页面摘录:
从 Java 8 开始支持函数式接口。
函数式接口注解 FunctionalInterface
源码:
@Documented
@Retention(RetentionPolicy.RUNTIME)
@Target(ElementType.TYPE)
public @interface FunctionalInterface {}
说明:
根据源码注释,
- 该注解只能用于接口,不能用于注解、枚举、类。
- 被注解的类型,必须满足函数式接口的条件。
函数式接口条件:
- 只能有一个抽象方法(abstract method)。
- default 方法因为是有具体实现的,所以不算抽象方法。
- 抽象方法不能和 java.lang.Object 的方法相同。
函数式接口的实例,可以用于 lambda 表达式、函数引用、构造器引用。
示例
定义函数式接口如下:
@FunctionalInterface
public interface IProcessor<T> {
void process(T t);
}
Java 8 之前的写法:
public class Main {
public static void main(String[] args) {
IProcessor<Long> processor = new IProcessor<Long>() {
@Override
public void process(Long aLong) {
System.out.println(aLong);
}
};
processor.process(123L);
}
}
使用 Java 8 的 lambda 写法:
public class Main {
public static void main(String[] args) {
IProcessor<Long> processor = aLong -> {
System.out.println(aLong);
};
processor.process(123L);
}
}
使用 lambda + 函数引用:
public class Main {
public static void main(String[] args) {
IProcessor<Long> processor = System.out::println;
processor.process(123L);
}
}
函数式接口 Runnable:无参数, 无返回值
全路径: java.lang.Runnable
该接口在 Java 8 之前就存在,从 Java 8 开始加了注解 @FunctionalInterface。一般用于多线程开发中。

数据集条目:
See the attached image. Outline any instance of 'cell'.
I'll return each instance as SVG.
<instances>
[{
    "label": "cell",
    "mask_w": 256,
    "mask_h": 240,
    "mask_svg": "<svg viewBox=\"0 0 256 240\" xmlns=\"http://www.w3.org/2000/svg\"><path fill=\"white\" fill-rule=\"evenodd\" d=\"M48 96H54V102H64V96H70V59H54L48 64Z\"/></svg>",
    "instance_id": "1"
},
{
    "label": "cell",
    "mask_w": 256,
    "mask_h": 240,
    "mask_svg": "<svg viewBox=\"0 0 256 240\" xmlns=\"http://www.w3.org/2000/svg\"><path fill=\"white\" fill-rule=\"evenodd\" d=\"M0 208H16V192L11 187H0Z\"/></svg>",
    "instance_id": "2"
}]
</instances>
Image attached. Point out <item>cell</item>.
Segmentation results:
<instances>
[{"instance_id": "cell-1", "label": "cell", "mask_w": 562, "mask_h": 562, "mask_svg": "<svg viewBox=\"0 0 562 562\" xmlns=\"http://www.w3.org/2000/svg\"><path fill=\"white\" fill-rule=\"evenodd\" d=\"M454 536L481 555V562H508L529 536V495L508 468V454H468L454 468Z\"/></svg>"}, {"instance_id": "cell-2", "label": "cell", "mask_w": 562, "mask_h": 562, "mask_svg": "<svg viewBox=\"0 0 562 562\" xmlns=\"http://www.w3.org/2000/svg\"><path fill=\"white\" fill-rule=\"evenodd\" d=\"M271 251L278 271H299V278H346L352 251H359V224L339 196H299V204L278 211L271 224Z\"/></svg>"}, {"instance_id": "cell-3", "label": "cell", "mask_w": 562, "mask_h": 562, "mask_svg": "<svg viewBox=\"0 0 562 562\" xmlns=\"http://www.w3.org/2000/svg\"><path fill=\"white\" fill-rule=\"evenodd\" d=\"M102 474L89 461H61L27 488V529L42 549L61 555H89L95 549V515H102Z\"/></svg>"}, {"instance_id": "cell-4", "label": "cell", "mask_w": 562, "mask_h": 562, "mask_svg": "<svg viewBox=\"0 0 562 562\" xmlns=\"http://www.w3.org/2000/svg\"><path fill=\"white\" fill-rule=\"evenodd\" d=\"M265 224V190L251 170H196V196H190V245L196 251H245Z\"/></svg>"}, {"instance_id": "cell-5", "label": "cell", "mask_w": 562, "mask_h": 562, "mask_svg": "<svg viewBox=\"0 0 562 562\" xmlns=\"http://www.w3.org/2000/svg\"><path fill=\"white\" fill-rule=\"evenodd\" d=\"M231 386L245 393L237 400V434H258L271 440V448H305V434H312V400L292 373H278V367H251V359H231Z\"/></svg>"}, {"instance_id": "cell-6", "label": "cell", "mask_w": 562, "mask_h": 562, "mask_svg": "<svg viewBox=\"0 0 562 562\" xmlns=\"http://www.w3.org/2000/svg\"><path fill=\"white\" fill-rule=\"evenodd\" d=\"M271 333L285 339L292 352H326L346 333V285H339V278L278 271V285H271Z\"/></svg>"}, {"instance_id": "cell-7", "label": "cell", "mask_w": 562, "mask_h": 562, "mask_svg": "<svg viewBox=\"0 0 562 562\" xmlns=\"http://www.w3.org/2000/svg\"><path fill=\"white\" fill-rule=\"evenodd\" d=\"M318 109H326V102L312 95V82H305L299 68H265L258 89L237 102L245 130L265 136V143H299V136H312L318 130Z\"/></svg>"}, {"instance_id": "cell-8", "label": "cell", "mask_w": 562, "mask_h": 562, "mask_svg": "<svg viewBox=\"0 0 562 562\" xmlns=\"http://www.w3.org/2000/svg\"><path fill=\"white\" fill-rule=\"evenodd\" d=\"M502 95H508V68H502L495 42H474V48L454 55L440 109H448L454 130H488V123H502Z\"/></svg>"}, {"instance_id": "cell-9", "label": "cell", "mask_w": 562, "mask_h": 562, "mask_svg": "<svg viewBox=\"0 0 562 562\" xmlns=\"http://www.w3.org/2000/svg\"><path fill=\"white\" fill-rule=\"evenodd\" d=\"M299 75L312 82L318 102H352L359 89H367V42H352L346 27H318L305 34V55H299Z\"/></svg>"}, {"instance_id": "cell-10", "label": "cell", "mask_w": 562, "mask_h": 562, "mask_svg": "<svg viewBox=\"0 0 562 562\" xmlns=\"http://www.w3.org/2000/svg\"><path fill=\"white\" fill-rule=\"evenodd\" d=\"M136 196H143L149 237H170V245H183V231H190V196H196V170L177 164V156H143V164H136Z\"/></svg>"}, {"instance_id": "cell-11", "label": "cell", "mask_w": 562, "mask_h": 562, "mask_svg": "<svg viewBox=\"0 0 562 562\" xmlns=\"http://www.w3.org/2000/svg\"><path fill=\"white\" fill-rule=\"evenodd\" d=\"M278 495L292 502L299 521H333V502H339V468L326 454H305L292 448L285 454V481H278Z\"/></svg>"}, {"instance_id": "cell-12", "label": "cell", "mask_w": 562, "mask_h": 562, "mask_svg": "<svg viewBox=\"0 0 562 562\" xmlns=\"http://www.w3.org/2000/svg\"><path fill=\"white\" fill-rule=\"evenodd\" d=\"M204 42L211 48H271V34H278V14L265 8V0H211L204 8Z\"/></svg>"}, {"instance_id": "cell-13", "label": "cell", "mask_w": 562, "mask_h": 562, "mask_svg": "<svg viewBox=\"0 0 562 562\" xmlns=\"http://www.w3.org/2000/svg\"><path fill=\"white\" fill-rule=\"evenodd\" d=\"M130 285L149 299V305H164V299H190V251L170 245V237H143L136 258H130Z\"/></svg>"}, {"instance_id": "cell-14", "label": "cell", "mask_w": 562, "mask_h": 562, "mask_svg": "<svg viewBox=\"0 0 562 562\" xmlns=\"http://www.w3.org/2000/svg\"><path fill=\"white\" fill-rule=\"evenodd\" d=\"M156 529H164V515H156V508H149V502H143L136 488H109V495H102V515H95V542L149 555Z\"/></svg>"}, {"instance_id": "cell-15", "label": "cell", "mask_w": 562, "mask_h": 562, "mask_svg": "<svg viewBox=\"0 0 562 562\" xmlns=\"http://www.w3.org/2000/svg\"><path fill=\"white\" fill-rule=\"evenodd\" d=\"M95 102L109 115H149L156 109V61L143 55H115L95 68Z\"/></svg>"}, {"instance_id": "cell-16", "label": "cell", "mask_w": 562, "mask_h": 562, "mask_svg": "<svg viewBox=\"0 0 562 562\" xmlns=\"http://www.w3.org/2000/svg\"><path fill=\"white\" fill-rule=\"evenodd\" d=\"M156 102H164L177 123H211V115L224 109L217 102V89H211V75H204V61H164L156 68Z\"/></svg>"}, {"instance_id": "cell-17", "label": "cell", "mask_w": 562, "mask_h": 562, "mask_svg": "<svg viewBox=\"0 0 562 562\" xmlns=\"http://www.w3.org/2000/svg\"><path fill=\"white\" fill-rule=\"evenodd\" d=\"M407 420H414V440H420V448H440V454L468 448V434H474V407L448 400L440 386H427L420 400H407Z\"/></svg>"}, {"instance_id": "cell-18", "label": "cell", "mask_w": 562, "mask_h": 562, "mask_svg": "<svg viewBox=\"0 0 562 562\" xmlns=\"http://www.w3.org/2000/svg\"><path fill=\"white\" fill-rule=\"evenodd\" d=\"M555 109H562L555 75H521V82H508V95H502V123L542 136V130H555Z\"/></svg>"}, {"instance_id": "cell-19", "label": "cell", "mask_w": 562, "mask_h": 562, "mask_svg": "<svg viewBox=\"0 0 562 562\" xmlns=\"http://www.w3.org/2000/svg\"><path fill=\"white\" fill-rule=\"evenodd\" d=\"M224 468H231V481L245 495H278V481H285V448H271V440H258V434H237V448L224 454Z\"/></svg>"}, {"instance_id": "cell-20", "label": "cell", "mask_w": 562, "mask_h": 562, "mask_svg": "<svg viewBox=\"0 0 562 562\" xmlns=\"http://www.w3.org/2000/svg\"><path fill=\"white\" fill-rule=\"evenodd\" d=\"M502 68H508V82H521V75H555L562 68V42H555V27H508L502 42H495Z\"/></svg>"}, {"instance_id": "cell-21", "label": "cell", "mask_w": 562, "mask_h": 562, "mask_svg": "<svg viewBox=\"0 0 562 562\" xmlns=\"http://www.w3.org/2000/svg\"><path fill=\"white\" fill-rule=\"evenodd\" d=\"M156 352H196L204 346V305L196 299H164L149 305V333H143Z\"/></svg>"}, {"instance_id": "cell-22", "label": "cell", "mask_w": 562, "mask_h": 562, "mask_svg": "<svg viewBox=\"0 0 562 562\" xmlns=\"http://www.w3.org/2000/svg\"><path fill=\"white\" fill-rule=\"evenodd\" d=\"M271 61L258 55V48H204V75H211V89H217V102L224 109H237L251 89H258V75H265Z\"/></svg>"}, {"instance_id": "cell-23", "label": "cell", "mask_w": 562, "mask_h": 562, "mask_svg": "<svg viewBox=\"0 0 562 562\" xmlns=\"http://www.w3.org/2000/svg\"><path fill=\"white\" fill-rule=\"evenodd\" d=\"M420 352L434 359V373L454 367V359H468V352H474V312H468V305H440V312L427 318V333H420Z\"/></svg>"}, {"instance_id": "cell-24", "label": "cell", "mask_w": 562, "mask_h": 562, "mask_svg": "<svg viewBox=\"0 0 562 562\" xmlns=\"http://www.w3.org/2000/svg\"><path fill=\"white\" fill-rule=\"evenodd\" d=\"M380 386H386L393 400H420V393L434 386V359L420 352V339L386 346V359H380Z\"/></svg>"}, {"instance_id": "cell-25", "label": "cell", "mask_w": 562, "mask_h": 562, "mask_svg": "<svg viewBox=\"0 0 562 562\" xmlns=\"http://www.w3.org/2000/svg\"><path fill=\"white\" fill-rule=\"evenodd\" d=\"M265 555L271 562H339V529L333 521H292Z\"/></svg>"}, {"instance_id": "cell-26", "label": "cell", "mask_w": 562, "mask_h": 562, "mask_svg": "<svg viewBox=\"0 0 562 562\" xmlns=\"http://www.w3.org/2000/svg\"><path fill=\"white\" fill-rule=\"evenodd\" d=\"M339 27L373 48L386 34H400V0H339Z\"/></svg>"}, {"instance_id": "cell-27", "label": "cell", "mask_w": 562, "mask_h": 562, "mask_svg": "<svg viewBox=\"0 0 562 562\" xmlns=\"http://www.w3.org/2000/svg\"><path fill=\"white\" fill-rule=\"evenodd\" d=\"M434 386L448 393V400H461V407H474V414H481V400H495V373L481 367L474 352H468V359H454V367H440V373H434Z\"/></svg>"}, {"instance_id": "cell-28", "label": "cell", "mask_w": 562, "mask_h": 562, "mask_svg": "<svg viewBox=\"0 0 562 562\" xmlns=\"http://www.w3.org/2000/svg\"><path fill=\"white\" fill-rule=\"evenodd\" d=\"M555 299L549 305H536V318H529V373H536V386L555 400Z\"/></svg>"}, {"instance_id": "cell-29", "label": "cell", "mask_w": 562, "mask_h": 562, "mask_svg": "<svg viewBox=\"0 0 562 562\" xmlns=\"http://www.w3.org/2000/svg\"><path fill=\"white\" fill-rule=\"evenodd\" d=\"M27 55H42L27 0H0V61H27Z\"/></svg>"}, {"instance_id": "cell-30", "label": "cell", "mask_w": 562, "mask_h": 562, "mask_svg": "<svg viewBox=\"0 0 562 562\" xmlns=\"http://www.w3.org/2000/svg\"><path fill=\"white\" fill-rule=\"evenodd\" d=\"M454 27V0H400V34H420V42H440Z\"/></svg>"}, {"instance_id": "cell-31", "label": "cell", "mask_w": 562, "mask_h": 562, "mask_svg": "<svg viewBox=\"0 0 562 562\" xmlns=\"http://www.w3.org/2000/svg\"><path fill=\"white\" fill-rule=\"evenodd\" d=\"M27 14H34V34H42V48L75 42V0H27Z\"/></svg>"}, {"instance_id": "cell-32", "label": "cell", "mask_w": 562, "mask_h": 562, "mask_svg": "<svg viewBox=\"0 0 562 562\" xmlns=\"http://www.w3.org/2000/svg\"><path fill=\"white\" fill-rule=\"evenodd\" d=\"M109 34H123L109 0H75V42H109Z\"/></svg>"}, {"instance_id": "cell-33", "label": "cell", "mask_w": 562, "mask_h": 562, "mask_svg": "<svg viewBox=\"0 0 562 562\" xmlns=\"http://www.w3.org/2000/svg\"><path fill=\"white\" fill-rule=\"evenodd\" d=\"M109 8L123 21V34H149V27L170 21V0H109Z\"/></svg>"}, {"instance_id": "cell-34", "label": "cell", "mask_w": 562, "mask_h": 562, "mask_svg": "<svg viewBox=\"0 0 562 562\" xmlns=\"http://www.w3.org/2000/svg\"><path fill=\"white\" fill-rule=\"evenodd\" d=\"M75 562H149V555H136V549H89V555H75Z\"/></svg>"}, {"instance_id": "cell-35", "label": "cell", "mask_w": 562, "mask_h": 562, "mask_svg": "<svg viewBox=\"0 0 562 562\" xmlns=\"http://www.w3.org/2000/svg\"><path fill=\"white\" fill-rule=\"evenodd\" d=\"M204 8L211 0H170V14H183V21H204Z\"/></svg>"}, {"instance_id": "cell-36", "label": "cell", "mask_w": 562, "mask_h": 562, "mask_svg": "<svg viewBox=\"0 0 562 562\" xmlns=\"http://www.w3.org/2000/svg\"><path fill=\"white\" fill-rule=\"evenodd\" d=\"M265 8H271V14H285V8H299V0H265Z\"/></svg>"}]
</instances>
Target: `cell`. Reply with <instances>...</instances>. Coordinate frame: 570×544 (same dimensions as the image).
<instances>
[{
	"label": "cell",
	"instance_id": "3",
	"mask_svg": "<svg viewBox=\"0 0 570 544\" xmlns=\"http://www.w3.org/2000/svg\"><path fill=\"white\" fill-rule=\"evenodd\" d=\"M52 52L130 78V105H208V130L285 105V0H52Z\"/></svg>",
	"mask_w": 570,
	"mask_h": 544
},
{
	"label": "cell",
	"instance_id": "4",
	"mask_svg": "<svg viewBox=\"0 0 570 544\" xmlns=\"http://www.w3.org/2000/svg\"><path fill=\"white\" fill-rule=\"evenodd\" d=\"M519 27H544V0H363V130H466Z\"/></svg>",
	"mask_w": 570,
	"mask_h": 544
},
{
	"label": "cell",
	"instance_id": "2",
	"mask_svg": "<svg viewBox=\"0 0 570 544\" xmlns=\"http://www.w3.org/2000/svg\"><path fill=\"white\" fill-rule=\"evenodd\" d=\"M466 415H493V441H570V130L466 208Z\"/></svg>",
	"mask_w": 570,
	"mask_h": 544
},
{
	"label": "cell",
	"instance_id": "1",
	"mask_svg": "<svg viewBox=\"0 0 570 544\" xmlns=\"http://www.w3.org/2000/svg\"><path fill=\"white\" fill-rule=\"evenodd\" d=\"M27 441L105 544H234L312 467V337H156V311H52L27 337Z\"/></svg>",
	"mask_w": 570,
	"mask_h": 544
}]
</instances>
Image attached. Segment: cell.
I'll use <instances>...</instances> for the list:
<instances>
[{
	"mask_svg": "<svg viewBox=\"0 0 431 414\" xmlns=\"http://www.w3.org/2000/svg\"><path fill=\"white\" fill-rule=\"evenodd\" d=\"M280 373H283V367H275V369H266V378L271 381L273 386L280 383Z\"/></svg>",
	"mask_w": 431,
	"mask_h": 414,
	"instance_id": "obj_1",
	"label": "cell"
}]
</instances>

任务说明 1: 在讲 Java 函数式接口的页面摘录里,Runnable 的全路径是什么?
任务说明 2: 请续写这篇讲 Java 函数式接口的页面摘录,从最后一句之后接着往下写。

任务回答 1: java.lang.Runnable

任务回答 2:
源码:
@FunctionalInterface
public interface Runnable {
/**
* When an object implementing interface <code>Runnable</code> is used
* to create a thread, starting the thread causes the object's
* <code>run</code> method to be called in that separately executing
* thread.
* <p>
* The general contract of the method <code>run</code> is that it may
* take any action whatsoever.
*
* @see java.lang.Thread#run()
*/
public abstract void run();
}
代码示例:
public class Main {
public static void main(String[] args) {
Runnable runnable = () -> {
System.out.println("你好");
};
runnable.run(); // 输出: 你好
}
}
函数式接口 Callable:无参数, 有返回值
全路径: java.util.concurrent.Callable 。
该接口在 Java 8 之前就存在,从 Java 8 开始加了注解 @FunctionalInterface。一般用于多线程开发的场景中。
非多线程开发,考虑使用 java.util.function.Supplier ,如果认为语义不合适,考虑自定义。
源码:
@FunctionalInterface
public interface Callable<V> {
/**
* Computes a result, or throws an exception if unable to do so.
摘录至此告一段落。